__TRAVAIL À FAIRE__. Poursuivez, s'il vous plaît, le texte sur le film Les Années Difficiles de Luigi Zampa, à partir de sa dernière phrase.

__TEXTE__.
************

Peut-être le réalisateur le plus largement sous-évalué, encore aujourd'hui, parmi les grands noms que nous ai donné le cinéma italien de l'après-guerre, Luigi Zampa, mériterait une bien plus grande reconnaissance critique et publique, et s'avère être parmi les cinéastes les plus enragés du néo-réalisme, comme en témoigne le film qui nous intéresse ici, Les Années Difficiles.
Sorti en 1948, soit trois ans après la fin de la guerre, Zampa nous montre avec ce métrage, l'évolution de la société italienne, allant des années 30, marqués par le fascisme, jusqu'à la libération par les forces américaines. Pour ce faire, le film adopte le point de vue du modeste fonctionnaire, Aldo, qui pour garder son emploi dans l'administration de la mairie de son village, va être contraint d'adhérer au parti fasciste, quand bien même il se refuse à se mêler de politique.
À travers la vie d'Aldo, Luigi Zampa nous livre un portrait peu indulgent envers la société italienne de l'époque, tout le monde en prenant pour son grade, à diverses échelles. Les Années Difficiles n'épargne personne, à commencer par Aldo lui-même, conscient des dangers du fascisme mais, fermant les yeux par conformisme. Vient ensuite sa femme et sa fille, complètement acquisent aux discours de Mussolini, par commodité pour la première et par endoctrinement pour la seconde, qui a suivi l'éducation prônée par le parti, et qui à son tour, enseigne ces préceptes à la jeunesse italienne.

************

__DONNÉES EXTRAITES__.
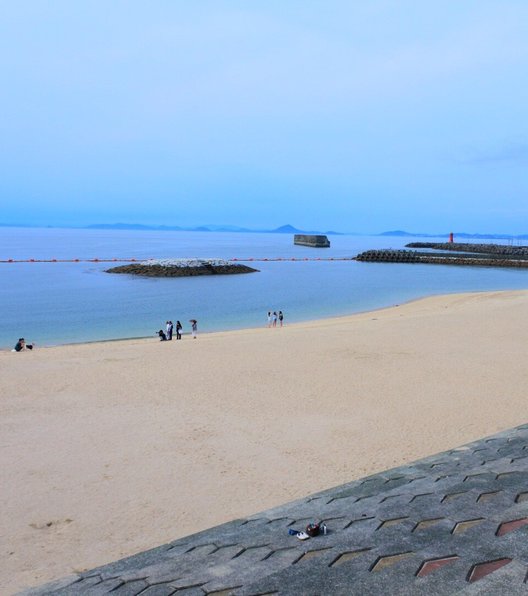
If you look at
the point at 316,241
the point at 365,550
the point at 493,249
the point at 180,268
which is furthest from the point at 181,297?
the point at 316,241

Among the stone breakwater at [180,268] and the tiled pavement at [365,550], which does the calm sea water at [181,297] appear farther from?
the tiled pavement at [365,550]

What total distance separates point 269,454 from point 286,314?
71.1 ft

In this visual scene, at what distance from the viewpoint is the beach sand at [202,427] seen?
5.98 m

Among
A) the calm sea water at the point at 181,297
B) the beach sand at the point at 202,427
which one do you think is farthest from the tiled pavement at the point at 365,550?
the calm sea water at the point at 181,297

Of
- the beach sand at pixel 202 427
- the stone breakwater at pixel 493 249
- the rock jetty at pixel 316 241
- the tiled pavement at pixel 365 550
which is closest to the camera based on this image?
the tiled pavement at pixel 365 550

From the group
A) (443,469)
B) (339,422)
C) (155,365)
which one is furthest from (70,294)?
(443,469)

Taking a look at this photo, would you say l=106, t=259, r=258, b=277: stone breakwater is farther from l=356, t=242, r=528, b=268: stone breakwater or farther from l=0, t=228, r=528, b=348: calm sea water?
l=356, t=242, r=528, b=268: stone breakwater

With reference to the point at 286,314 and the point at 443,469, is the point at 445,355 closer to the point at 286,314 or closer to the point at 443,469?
the point at 443,469

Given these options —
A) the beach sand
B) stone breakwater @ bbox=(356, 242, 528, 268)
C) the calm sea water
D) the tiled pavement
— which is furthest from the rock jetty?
the tiled pavement

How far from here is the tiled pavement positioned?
350 cm

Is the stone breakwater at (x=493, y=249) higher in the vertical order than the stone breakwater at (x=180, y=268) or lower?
higher

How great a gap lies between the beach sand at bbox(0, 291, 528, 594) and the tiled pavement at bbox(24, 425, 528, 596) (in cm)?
130

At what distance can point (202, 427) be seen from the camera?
8.85 m

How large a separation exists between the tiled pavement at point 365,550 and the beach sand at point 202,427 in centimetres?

************

__RÉSULTAT__.
Si la plupart des adhérents du parti sont montrés comme de vil lâches et volontiers délateurs, l'intelligentsia n'est pas en reste non plus. Celle-ci, représentée par quelques notables se réunissant chaque soir à la pharmacie du village, a aussi sa part de responsabilité, de par son silence et son inaction, bien qu'opposés aux idées fascistes. Prônant des idées progressistes, ceux-ci, tout comme Aldo, laissent alors par pure lâcheté, la jeunesse du pays se sacrifier à la guerre, ce que finira par regretter ce dernier dans une séquence finale amère et bouleversante.
Les Années Difficiles, commence ainsi comme une comédie plus ou moins légère tournant en dérision les travers de la société de l'époque, pour se terminer dans un drame terrible, achevant le parcours d'Aldo, qui s'il a survécu aux événements de son époque, n'a semble-t-il, plus rien à faire dans cette vie.
Au final, le film s'avère être à l'image de la filmographie de Luigi Zampa, qui au fil de sa carrière, fera des films de plus en plus sombres, passant de comédie néo-réaliste douce-amère, pour finir sur des films de genres extrêmement critiques, comme Les Maîtres en 1975.